## TEXTO DE PARTIDA
++++++++++

En 2011, el entusiasmo que despertaron las revoluciones en Túnez, Egipto y Libia nos motivó a comenzar este trabajo colectivo que derivó en la primera edición de Revoluciones. Cuando las casandras se jactaban de la caída del muro de Berlín de que el «final de la historia» había llegado, y en consecuencia el de las revoluciones ahora inútiles en el mundo liberal y capitalista que parecía triunfar, el pueblo rebelde se apoderó de calles y plazas para derrocar a sus tiranos. Cuando la revolución ya no parecía ser más que el nombre de un labial de lujo o un adjetivo para vender autos o libros de cocina, o cuando no era distorsionada para fomentar una regresión social con el apelativo de «revolución conservadora», esta volvía a retomar, en pleno siglo XXI, el sentido político de ruptura del orden y de esperanza en un mundo mejor. Seis años después, ese río parece haber retomado a la fuerza su cauce a costa de profundas decepciones de los revolucionarios de ayer, y el candidato ultraliberal a la presidencia, Emmanuel Macron, no dudó en reutilizar esa palabra en pro de su agenda. Sin embargo, la historia mundial de las revoluciones es justamente la del ir y venir, la de ideas que circulan en lo subterráneo de una superficie en apariencia tranquila.

++++++++++

## CONSIGNAS
**1)** Nombra los tres países cuyas revoluciones de 2011 menciona el texto sobre las revoluciones.
**2)** Prolonga el texto sobre las revoluciones a partir de su última oración.

++++++++++

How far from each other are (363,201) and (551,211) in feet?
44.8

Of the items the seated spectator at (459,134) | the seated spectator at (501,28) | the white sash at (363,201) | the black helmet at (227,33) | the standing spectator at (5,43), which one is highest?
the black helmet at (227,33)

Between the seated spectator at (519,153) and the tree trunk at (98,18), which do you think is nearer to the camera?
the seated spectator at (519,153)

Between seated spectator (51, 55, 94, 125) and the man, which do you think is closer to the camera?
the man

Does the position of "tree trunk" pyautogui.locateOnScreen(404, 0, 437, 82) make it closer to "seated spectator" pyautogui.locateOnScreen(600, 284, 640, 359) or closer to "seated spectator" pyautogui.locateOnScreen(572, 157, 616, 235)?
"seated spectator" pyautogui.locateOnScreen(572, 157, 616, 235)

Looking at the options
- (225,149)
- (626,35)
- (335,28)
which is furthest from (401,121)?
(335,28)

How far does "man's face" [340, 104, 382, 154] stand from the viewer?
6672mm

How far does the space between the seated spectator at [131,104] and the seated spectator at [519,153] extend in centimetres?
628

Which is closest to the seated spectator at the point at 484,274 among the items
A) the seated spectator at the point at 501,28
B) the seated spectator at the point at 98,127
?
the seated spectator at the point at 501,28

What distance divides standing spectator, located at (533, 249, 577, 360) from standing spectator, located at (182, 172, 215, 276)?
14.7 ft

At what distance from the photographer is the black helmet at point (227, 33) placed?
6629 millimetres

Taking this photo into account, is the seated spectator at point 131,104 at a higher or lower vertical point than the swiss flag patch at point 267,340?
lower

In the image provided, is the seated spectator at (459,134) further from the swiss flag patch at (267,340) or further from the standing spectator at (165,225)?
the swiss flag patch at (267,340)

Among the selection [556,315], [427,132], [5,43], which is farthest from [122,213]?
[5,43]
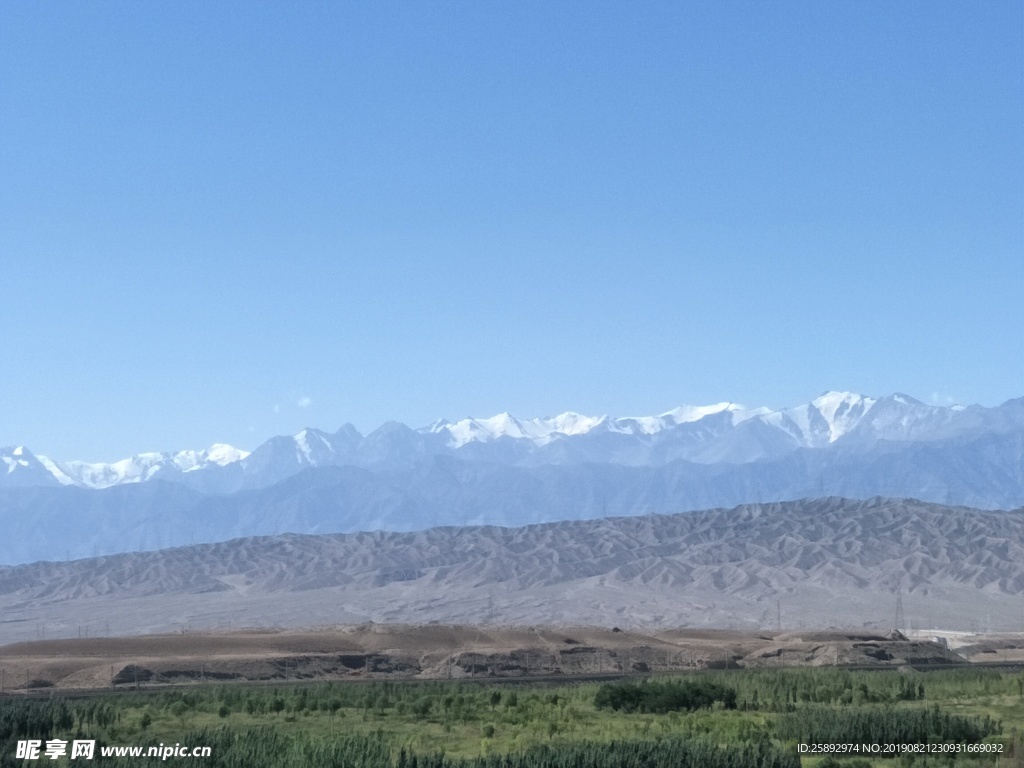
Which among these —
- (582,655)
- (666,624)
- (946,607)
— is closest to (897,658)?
(582,655)

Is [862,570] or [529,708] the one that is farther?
[862,570]

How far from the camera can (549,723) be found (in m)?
37.3

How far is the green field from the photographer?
2828cm

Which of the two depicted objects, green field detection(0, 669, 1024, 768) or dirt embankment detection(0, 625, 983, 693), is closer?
green field detection(0, 669, 1024, 768)

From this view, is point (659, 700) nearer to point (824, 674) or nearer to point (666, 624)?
point (824, 674)

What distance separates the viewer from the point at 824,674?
55875mm

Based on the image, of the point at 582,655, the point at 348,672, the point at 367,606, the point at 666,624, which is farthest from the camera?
the point at 367,606

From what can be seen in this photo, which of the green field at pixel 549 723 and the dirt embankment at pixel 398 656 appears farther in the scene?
the dirt embankment at pixel 398 656

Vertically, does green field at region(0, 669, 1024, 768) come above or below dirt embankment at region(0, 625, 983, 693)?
above

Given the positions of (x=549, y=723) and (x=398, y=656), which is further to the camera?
(x=398, y=656)

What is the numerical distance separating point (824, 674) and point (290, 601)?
149m

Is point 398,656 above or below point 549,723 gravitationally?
below

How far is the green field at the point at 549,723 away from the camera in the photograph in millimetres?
Answer: 28281

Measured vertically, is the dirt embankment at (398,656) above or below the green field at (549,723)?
below
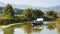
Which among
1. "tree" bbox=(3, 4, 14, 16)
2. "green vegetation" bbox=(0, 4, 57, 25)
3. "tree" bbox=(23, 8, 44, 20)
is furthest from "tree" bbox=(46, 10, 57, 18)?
"tree" bbox=(3, 4, 14, 16)

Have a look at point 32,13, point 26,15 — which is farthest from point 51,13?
point 26,15

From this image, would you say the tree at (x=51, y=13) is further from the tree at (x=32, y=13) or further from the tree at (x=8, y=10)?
the tree at (x=8, y=10)

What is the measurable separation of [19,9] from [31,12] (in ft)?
3.78

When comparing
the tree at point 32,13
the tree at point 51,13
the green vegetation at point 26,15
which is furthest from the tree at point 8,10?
the tree at point 51,13

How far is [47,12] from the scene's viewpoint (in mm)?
17094

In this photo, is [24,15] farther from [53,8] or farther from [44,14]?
[53,8]

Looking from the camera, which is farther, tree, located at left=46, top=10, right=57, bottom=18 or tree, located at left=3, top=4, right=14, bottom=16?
tree, located at left=46, top=10, right=57, bottom=18

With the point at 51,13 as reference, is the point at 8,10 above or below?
above

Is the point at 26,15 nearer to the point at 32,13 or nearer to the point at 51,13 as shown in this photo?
the point at 32,13

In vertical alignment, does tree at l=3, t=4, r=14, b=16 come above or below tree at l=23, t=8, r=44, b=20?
above

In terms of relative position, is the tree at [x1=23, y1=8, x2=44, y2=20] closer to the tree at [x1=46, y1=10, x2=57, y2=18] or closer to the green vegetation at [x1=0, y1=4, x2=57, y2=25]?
the green vegetation at [x1=0, y1=4, x2=57, y2=25]

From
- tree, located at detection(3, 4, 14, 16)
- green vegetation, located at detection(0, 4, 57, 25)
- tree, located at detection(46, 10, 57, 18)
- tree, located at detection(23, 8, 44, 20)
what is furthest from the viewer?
tree, located at detection(46, 10, 57, 18)

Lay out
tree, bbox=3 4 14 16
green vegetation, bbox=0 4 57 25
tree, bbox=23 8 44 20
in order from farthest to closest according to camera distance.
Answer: tree, bbox=23 8 44 20 < tree, bbox=3 4 14 16 < green vegetation, bbox=0 4 57 25

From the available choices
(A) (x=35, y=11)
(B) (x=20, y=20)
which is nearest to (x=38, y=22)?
(B) (x=20, y=20)
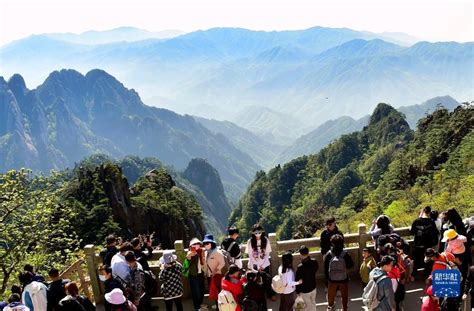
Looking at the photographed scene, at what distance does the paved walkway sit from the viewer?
11.3m

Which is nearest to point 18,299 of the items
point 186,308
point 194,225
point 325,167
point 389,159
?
point 186,308

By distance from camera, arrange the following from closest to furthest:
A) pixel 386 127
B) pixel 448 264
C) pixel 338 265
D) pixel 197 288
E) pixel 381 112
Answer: pixel 448 264 < pixel 338 265 < pixel 197 288 < pixel 386 127 < pixel 381 112

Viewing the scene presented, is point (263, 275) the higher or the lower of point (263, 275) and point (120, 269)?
the lower

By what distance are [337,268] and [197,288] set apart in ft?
10.2

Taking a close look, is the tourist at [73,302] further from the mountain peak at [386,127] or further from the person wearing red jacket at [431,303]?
the mountain peak at [386,127]

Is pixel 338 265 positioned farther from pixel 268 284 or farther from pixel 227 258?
pixel 227 258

++++++++++

## RESULTADOS POR CONSIGNA
**1)** Túnez, Egipto y Libia.

**2)**
Pero ¿qué es una revolución? Desde que este vocablo, destinado para describir el movimiento de los astros, se convirtió en un término político en el transcurso de las revoluciones inglesas de finales del siglo XVII, pero sobre todo desde que el pueblo de París tomó la Bastilla el 14 de julio de 1789, la revolución es para empezar definida como un momento violento de expresión de la soberanía popular. «Aux armes, citoyens! Formez vos bataillons!», clama La Marsellesa en 1792, «El pueblo soberano avanza/ Tiranos, desciendan al sepulcro» nos dice la Canción de la partida de 1794. La imagen omnipresente del pueblo en marcha y en armas es la traducción concreta y simbólica de la sublevación. De ahí que una revolución no sea un golpe de Estado: la revolución no se trata solamente de un grupo o un ejército, sino de masas que emprenden el derrocamiento de un régimen. La revolución no es nada más un pueblo que se subleva: la insurrección, la «emoción popular» solo se vuelve revolución a partir del momento en el que se abre el camino para un cambio radical. Se trata de echar abajo al poder establecido y no de reformarlo desde adentro. «Del pasado hay que hacer añicos», dice La Internacional de 1871;1 los revolucionarios «teje[n] las mortajas del viejo mundo», al estilo de los canuts (obreros tejedores de seda en Lyon). Del poder, del Estado, de las élites establecidas, y de todas las injusticias y opresiones que denuncian, los revolucionarios hacen un «antiguo régimen», el que hay evitar a toda costa que se mantenga y resurja. En su lugar, crean nuevos poderes, de los que el pueblo debe ser el centro y la única fuente de legitimidad.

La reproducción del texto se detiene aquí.